NIME is an International Conference on New Interfaces for Musical Expression. This conference will explore the new directions
that musical interfaces are taking, addressing current research and evolving issues through presented papers, discussions, and
performances with academics, technologists and artists working at the cutting edge.

When and where? 
It took place at Media Lab Europe, Dublin Ireland from May 24-26, 2002.

Themes
Acoustic musical instruments have settled into canonical forms, taking centuries, if not millennia, to evolve their balance between
sound production, ergonomics, playability, potential for expression, and aesthetic design. As electronic music instruments liberate
the action of musical control from the sound production mechanisms, their form doesn't need to be limited by the corresponding
constraints and is free to move in many other directions. 

Electronic instruments have been around for only the last century, during which rapid advances in technology have continually
opened new possibilities for sound synthesis and control, keeping the field in rapid revolution. Today's sensor technologies
enable virtually any kind of physical gesture to be detected, captured, and tracked, while new synthesis technologies provide
multiple parameters that can direct and continuously sculpt the detailed nuances of essentially any sound.

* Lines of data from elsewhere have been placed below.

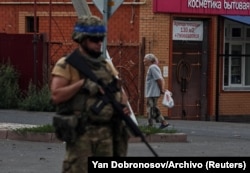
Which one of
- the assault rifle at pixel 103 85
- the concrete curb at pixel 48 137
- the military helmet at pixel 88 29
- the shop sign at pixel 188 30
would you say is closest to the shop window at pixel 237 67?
the shop sign at pixel 188 30

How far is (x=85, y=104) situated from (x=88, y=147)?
0.40m

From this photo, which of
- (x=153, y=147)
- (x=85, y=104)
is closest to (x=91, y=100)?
(x=85, y=104)

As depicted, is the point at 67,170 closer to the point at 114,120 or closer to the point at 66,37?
the point at 114,120

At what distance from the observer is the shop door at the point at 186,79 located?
85.7 ft

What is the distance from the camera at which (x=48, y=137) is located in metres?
16.9

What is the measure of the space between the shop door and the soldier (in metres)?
18.1

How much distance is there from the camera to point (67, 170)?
7961 mm

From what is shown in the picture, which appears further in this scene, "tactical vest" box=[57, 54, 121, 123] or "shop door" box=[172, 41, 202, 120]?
"shop door" box=[172, 41, 202, 120]

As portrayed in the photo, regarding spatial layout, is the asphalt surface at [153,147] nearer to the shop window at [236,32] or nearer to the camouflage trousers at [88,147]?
the camouflage trousers at [88,147]

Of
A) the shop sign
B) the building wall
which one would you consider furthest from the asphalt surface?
the shop sign

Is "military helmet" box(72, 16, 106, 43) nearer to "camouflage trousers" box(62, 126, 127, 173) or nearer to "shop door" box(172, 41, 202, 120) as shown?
"camouflage trousers" box(62, 126, 127, 173)

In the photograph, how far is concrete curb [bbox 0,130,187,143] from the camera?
1689 centimetres

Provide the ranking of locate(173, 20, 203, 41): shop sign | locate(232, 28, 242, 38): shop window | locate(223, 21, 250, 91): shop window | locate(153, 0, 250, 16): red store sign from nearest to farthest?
locate(153, 0, 250, 16): red store sign, locate(173, 20, 203, 41): shop sign, locate(223, 21, 250, 91): shop window, locate(232, 28, 242, 38): shop window

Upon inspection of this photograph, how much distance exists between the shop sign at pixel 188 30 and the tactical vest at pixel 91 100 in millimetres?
18010
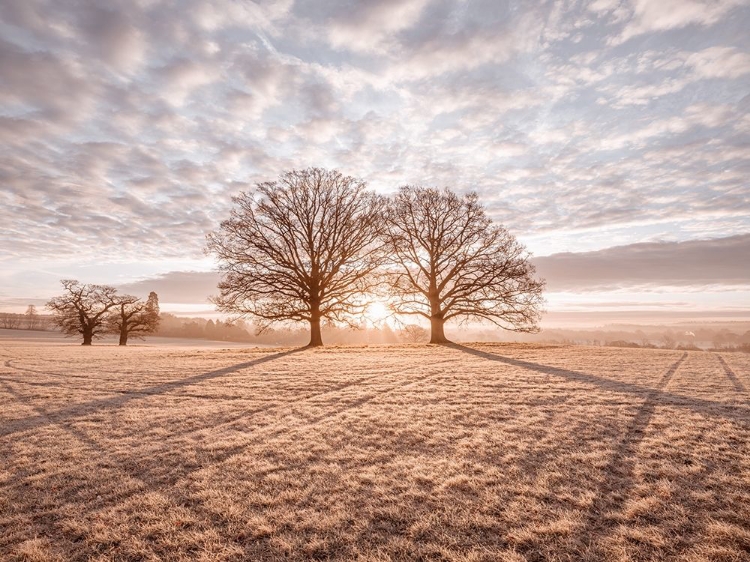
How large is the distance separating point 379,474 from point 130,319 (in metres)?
61.0

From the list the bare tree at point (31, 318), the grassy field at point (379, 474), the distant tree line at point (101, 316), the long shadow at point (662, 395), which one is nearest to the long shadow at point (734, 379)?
the grassy field at point (379, 474)

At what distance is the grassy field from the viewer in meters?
4.19

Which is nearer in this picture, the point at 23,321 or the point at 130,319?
the point at 130,319

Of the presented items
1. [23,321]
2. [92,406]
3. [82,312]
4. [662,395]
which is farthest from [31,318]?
[662,395]

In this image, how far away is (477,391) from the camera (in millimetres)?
12023

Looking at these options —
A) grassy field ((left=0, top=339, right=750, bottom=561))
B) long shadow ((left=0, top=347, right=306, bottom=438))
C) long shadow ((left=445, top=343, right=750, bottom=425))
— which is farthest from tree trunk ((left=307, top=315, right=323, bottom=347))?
grassy field ((left=0, top=339, right=750, bottom=561))

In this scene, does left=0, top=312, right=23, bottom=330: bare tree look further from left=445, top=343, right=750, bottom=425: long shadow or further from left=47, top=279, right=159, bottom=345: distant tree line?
left=445, top=343, right=750, bottom=425: long shadow

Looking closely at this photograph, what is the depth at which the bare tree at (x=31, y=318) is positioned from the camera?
106 meters

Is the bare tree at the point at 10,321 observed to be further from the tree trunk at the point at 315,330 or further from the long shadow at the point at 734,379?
the long shadow at the point at 734,379

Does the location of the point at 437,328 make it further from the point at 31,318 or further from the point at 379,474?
the point at 31,318

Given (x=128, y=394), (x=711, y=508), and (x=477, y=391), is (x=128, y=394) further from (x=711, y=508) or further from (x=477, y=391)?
(x=711, y=508)

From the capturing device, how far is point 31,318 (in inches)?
4345

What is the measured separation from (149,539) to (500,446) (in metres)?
5.60

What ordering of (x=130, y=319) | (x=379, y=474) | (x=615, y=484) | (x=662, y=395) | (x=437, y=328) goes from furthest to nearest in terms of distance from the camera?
(x=130, y=319) < (x=437, y=328) < (x=662, y=395) < (x=379, y=474) < (x=615, y=484)
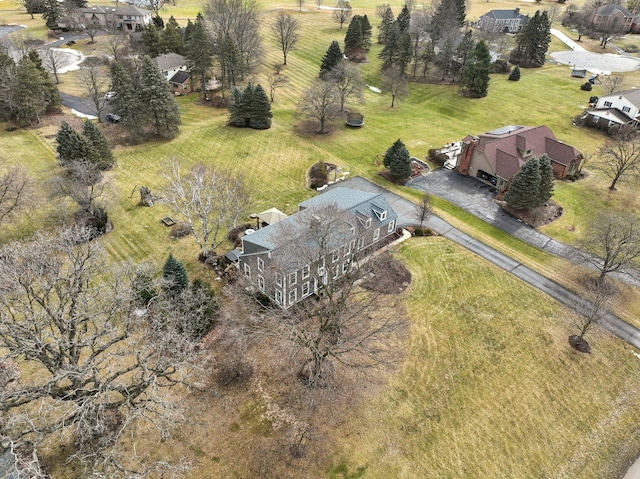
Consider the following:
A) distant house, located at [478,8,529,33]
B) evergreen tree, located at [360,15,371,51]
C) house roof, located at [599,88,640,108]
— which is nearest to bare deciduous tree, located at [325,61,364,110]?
evergreen tree, located at [360,15,371,51]

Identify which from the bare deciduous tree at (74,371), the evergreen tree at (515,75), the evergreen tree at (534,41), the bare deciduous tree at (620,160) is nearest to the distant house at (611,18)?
the evergreen tree at (534,41)

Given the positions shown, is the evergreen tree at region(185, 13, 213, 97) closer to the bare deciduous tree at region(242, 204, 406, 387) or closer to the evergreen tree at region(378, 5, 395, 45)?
the evergreen tree at region(378, 5, 395, 45)

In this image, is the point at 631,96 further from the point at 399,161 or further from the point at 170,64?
the point at 170,64

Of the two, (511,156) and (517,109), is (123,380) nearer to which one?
(511,156)

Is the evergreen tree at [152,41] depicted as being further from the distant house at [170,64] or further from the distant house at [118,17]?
the distant house at [118,17]

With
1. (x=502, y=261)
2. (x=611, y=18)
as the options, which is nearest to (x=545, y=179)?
(x=502, y=261)

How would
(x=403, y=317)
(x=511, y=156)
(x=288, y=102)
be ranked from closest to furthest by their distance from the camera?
(x=403, y=317)
(x=511, y=156)
(x=288, y=102)

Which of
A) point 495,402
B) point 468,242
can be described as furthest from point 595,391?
point 468,242
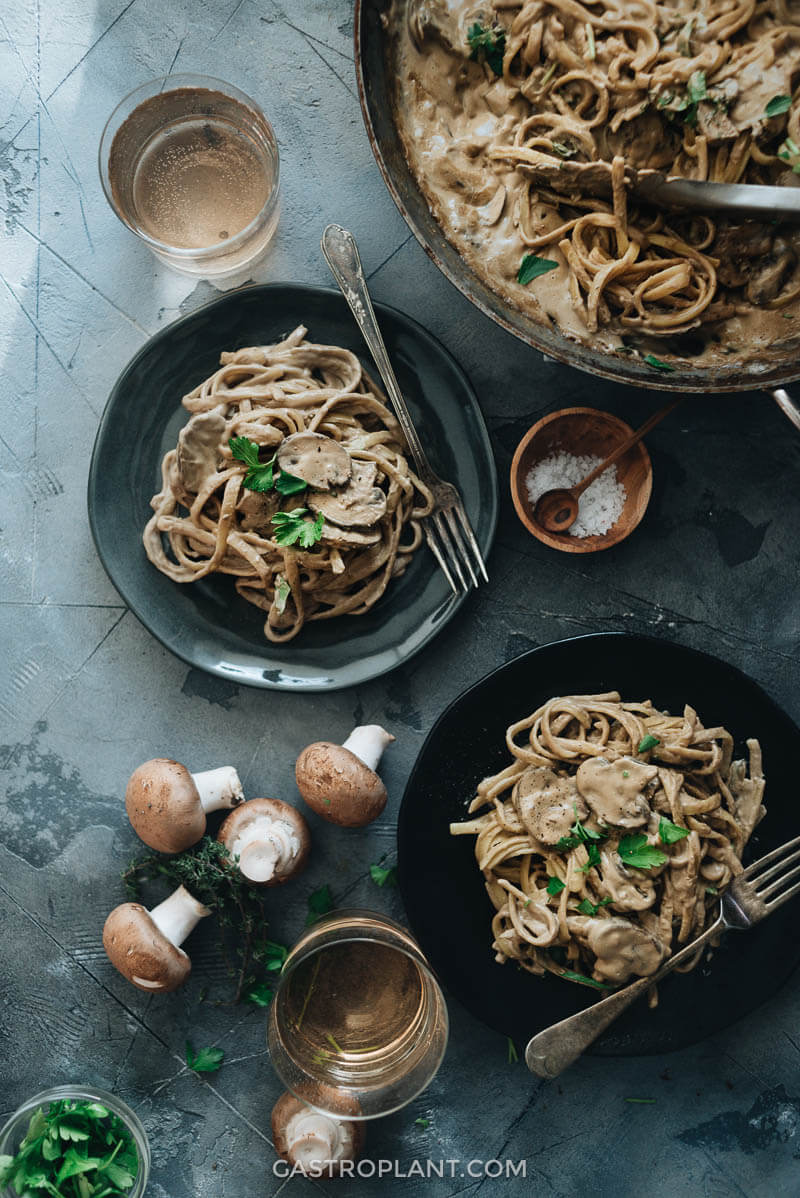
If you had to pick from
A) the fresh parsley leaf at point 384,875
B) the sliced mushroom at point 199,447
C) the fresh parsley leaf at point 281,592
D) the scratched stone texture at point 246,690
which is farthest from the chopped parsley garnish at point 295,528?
the fresh parsley leaf at point 384,875

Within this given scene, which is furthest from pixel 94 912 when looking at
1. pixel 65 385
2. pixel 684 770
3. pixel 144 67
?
pixel 144 67

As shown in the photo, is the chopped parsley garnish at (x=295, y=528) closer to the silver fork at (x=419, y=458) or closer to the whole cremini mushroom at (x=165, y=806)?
the silver fork at (x=419, y=458)

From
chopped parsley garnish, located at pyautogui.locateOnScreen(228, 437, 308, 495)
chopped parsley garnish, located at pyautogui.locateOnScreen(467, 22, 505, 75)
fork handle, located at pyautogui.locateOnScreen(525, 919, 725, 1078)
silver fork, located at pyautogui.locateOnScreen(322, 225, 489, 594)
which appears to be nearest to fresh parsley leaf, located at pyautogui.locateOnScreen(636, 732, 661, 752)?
fork handle, located at pyautogui.locateOnScreen(525, 919, 725, 1078)

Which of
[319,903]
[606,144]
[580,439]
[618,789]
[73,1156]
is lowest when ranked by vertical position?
[73,1156]

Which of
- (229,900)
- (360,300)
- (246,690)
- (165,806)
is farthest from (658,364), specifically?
(229,900)

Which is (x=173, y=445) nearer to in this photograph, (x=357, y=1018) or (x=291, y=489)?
(x=291, y=489)

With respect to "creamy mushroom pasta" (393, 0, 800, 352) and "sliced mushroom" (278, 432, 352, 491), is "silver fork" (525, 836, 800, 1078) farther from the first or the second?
"sliced mushroom" (278, 432, 352, 491)

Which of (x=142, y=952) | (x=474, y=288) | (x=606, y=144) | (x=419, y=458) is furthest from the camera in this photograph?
(x=419, y=458)
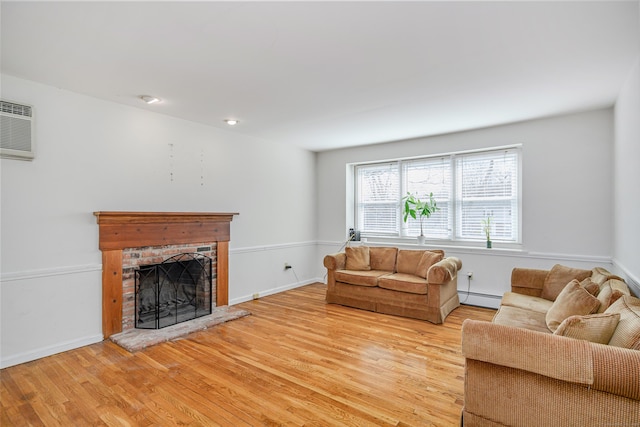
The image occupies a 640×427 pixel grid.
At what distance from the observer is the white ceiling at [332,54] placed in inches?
81.2

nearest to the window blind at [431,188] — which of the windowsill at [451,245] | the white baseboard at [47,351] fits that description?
the windowsill at [451,245]

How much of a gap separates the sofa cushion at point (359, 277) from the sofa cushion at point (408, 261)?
26 cm

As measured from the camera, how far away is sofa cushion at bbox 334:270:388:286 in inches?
184

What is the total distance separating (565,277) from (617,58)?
207cm

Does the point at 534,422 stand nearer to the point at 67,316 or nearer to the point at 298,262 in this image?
the point at 67,316

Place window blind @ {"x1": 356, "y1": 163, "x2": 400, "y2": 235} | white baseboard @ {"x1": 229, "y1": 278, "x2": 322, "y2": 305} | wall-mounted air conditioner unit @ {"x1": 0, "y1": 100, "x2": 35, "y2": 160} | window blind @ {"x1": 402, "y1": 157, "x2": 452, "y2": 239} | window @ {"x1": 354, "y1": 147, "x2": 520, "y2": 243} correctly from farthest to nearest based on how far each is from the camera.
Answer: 1. window blind @ {"x1": 356, "y1": 163, "x2": 400, "y2": 235}
2. window blind @ {"x1": 402, "y1": 157, "x2": 452, "y2": 239}
3. white baseboard @ {"x1": 229, "y1": 278, "x2": 322, "y2": 305}
4. window @ {"x1": 354, "y1": 147, "x2": 520, "y2": 243}
5. wall-mounted air conditioner unit @ {"x1": 0, "y1": 100, "x2": 35, "y2": 160}

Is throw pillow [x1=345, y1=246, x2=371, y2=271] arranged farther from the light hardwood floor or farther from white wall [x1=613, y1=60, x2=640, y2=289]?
white wall [x1=613, y1=60, x2=640, y2=289]

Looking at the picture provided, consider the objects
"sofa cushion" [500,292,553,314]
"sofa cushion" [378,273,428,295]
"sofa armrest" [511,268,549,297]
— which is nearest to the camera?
"sofa cushion" [500,292,553,314]

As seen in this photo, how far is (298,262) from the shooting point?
6.20 meters

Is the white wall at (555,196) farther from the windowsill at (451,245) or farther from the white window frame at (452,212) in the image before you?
the white window frame at (452,212)

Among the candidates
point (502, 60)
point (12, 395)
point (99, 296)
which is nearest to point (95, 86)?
point (99, 296)

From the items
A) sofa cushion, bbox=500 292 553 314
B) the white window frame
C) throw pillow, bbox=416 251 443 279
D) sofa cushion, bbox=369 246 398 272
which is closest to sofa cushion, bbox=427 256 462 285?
throw pillow, bbox=416 251 443 279

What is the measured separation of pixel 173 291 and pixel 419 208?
3.86 metres

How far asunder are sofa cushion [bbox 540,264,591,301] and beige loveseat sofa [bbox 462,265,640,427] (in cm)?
134
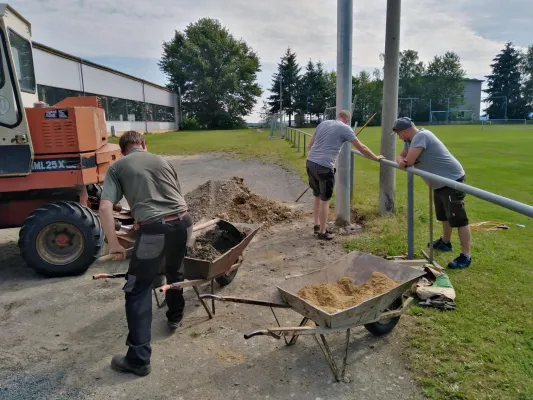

Inserting a computer into the loop between the musical controller and synthesizer also enables any kind of gesture to be
software mapped onto essentially any musical response, from the most delicate and intimate control of a virtuoso playing a fine
instrument to the limited, high-level direction of a child stomping through a simple interactive installation. The common availability
of sophisticated sensing, processing, and synthesis hardware and software has led to an explosion in the quantity and variety of
electronic music interfaces that are being developed. 

But as this field grows and builds traction, it also raises many questions. What forms will the musical controllers of tomorrow finally
take, provided that they settle at all? Will they ever supplant the keyboard, string, percussion, and wind form factors that still
dominate the commercial landscape? What kind of musical mapping standards and algorithms will we be developing and will
common controllers ever become adaptive and intelligent? How deep a union will research in musical interfaces forge with work in
Human-Computer Interfaces? Is this field becoming so broad that it will fragment into subgenera with different goals and
motivations, or are there deep principles in common that can be applied throughout?